[Spatial questions based on pictures]
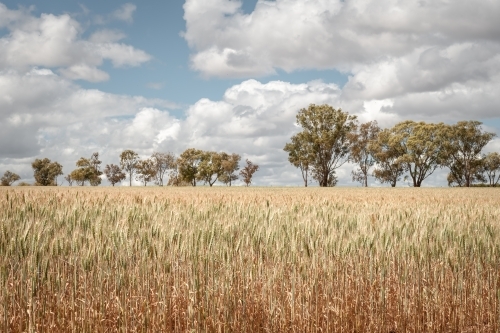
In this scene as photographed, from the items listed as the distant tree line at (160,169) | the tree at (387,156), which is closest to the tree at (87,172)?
the distant tree line at (160,169)

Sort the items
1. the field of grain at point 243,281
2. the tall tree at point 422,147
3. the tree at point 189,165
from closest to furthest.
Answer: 1. the field of grain at point 243,281
2. the tall tree at point 422,147
3. the tree at point 189,165

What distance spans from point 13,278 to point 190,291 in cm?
159

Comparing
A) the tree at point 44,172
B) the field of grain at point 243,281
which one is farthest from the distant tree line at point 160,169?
the field of grain at point 243,281

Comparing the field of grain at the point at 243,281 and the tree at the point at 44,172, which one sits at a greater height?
the tree at the point at 44,172

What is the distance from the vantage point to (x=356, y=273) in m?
4.23

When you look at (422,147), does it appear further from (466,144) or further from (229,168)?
(229,168)

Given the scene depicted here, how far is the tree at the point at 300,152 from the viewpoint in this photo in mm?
60812

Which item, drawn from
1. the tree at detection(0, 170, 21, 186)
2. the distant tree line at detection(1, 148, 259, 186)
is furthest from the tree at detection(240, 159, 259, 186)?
the tree at detection(0, 170, 21, 186)

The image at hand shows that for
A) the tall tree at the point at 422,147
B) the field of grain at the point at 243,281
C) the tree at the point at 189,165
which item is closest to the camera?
the field of grain at the point at 243,281

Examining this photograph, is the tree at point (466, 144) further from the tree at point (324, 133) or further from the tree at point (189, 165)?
the tree at point (189, 165)

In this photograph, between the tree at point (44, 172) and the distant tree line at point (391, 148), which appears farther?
the tree at point (44, 172)

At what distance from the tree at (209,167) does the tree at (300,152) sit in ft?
74.1

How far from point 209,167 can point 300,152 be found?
2487 cm

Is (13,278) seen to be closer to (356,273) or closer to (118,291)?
(118,291)
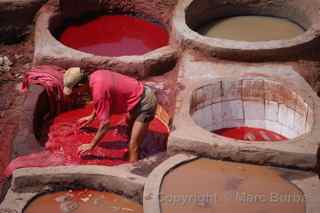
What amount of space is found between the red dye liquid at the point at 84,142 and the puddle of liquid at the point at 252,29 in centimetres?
226

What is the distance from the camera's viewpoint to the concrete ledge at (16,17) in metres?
9.09

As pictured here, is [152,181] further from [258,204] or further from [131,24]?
[131,24]

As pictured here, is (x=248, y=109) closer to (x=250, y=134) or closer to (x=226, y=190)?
(x=250, y=134)

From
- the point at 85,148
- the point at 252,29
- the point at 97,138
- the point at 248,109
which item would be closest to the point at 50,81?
the point at 85,148

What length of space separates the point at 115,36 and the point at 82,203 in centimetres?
394

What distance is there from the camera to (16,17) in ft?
30.2

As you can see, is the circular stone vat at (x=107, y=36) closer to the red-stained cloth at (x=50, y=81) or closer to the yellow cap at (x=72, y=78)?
the red-stained cloth at (x=50, y=81)

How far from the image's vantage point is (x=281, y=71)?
7520 millimetres

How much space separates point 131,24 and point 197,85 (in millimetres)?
2922

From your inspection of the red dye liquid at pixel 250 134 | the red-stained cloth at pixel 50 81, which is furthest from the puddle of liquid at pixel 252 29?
the red-stained cloth at pixel 50 81

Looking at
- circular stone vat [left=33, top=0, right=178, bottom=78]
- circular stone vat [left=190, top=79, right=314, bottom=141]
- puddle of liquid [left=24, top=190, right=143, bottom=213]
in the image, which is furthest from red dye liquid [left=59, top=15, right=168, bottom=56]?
puddle of liquid [left=24, top=190, right=143, bottom=213]

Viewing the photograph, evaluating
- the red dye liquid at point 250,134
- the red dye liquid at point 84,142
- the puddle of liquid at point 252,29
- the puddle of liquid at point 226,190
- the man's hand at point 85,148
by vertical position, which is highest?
the puddle of liquid at point 252,29

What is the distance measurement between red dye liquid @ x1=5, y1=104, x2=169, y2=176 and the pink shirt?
0.74 m

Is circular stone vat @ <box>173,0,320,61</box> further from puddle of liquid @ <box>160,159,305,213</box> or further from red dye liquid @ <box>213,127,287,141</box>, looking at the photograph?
puddle of liquid @ <box>160,159,305,213</box>
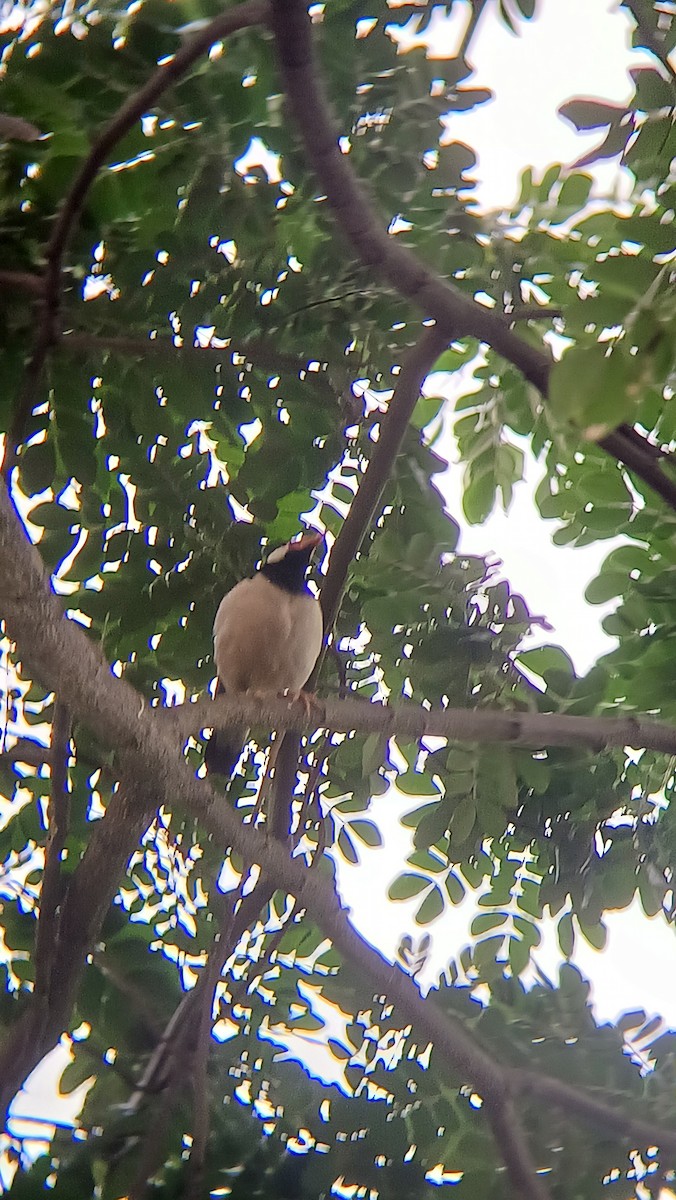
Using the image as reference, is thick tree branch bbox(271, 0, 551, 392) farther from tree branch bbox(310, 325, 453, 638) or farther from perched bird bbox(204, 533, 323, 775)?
perched bird bbox(204, 533, 323, 775)

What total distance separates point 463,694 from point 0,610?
0.97 metres

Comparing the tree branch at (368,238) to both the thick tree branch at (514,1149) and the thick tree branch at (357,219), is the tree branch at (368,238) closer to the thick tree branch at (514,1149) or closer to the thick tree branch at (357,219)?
the thick tree branch at (357,219)

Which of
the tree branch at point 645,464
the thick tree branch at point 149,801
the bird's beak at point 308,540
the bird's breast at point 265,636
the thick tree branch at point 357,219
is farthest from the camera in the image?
the bird's beak at point 308,540

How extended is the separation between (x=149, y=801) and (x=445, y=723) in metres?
0.52

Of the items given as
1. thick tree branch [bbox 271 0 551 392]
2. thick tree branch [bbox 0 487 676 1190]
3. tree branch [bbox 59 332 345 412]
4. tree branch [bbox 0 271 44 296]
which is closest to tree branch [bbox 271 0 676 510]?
thick tree branch [bbox 271 0 551 392]

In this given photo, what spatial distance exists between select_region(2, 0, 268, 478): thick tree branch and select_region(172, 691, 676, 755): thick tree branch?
0.57 metres

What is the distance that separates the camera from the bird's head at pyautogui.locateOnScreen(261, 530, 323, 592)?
212cm

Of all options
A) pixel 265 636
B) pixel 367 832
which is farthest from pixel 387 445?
pixel 367 832

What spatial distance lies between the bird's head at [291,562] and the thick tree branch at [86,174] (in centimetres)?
61

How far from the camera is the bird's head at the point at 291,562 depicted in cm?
212

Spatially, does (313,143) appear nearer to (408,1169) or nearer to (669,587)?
(669,587)

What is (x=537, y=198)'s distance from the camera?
186 centimetres

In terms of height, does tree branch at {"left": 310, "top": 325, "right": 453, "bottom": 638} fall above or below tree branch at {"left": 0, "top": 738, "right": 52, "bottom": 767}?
above

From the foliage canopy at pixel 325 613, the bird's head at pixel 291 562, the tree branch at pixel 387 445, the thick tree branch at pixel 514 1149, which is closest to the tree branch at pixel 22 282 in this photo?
the foliage canopy at pixel 325 613
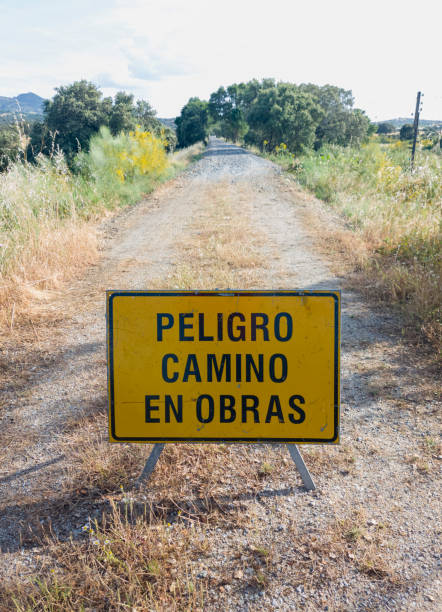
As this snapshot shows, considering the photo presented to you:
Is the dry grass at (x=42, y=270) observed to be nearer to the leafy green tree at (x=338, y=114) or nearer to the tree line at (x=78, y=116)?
the tree line at (x=78, y=116)

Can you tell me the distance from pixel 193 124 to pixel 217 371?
266 feet

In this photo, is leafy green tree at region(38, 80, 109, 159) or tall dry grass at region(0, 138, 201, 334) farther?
leafy green tree at region(38, 80, 109, 159)

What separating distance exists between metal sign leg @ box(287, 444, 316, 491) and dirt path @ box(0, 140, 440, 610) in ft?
0.18

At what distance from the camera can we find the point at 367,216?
30.5ft

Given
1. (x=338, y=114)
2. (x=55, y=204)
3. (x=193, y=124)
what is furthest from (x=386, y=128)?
(x=55, y=204)

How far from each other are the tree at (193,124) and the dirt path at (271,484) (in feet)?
242

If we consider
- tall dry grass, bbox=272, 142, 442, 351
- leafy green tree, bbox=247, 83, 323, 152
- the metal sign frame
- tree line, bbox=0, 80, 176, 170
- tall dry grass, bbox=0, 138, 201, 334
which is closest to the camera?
the metal sign frame

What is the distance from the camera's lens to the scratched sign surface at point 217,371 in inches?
89.4

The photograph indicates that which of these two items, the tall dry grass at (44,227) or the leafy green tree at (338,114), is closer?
the tall dry grass at (44,227)

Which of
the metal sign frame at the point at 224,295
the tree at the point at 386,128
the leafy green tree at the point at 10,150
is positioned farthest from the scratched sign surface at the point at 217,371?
the tree at the point at 386,128

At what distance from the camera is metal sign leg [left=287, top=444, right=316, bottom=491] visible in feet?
8.02

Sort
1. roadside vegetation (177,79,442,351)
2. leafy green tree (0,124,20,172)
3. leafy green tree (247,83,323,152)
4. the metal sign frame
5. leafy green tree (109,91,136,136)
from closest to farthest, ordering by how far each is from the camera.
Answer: the metal sign frame < roadside vegetation (177,79,442,351) < leafy green tree (0,124,20,172) < leafy green tree (109,91,136,136) < leafy green tree (247,83,323,152)

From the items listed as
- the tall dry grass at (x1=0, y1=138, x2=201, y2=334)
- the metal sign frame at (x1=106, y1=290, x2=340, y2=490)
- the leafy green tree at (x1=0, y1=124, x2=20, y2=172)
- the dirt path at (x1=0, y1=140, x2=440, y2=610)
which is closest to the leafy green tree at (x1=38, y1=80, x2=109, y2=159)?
the leafy green tree at (x1=0, y1=124, x2=20, y2=172)

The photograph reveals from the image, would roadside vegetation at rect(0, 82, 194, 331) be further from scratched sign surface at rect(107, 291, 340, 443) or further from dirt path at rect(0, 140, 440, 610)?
scratched sign surface at rect(107, 291, 340, 443)
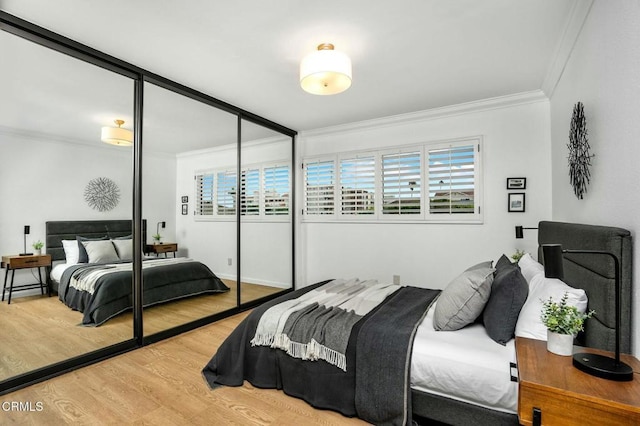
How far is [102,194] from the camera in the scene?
278 cm

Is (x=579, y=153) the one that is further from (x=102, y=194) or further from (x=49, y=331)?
(x=49, y=331)

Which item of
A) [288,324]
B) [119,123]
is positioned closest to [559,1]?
[288,324]

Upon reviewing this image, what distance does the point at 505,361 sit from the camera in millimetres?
1649

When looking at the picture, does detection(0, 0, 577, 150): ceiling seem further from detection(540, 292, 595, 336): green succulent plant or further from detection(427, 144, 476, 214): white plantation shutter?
detection(540, 292, 595, 336): green succulent plant

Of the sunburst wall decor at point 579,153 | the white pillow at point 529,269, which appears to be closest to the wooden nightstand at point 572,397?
the white pillow at point 529,269

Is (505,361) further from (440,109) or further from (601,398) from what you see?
(440,109)

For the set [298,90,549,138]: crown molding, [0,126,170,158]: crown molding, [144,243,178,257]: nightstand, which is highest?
[298,90,549,138]: crown molding

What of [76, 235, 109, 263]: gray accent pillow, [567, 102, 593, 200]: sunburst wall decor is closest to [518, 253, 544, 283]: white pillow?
[567, 102, 593, 200]: sunburst wall decor

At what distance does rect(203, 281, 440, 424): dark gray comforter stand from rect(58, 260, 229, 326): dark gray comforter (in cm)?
117

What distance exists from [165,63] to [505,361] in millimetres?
3451

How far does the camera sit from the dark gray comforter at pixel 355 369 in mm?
1862

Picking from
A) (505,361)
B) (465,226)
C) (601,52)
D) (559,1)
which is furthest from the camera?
(465,226)

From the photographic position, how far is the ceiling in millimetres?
2129

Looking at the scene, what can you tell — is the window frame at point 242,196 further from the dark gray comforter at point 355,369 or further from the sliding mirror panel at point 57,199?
the dark gray comforter at point 355,369
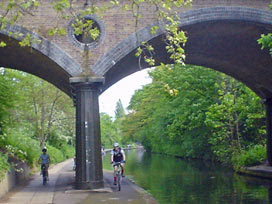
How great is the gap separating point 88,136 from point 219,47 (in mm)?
6935

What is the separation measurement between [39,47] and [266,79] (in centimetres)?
1043

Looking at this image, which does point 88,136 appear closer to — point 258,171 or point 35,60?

§ **Written exercise**: Swap "yellow cap" for "blue cap" in the lines starting with the line containing "As you can see, is" and going on through the line containing "7520 millimetres", and leave everything else unchanged. Write out only those lines.

§ **Task solution**:
As you can see, is the circular stone vat at (x=107, y=36) closer to the red-stained cloth at (x=50, y=81) or closer to the blue cap at (x=72, y=78)?
the red-stained cloth at (x=50, y=81)

How far from the image's vantage point is (x=281, y=71)?
7520 millimetres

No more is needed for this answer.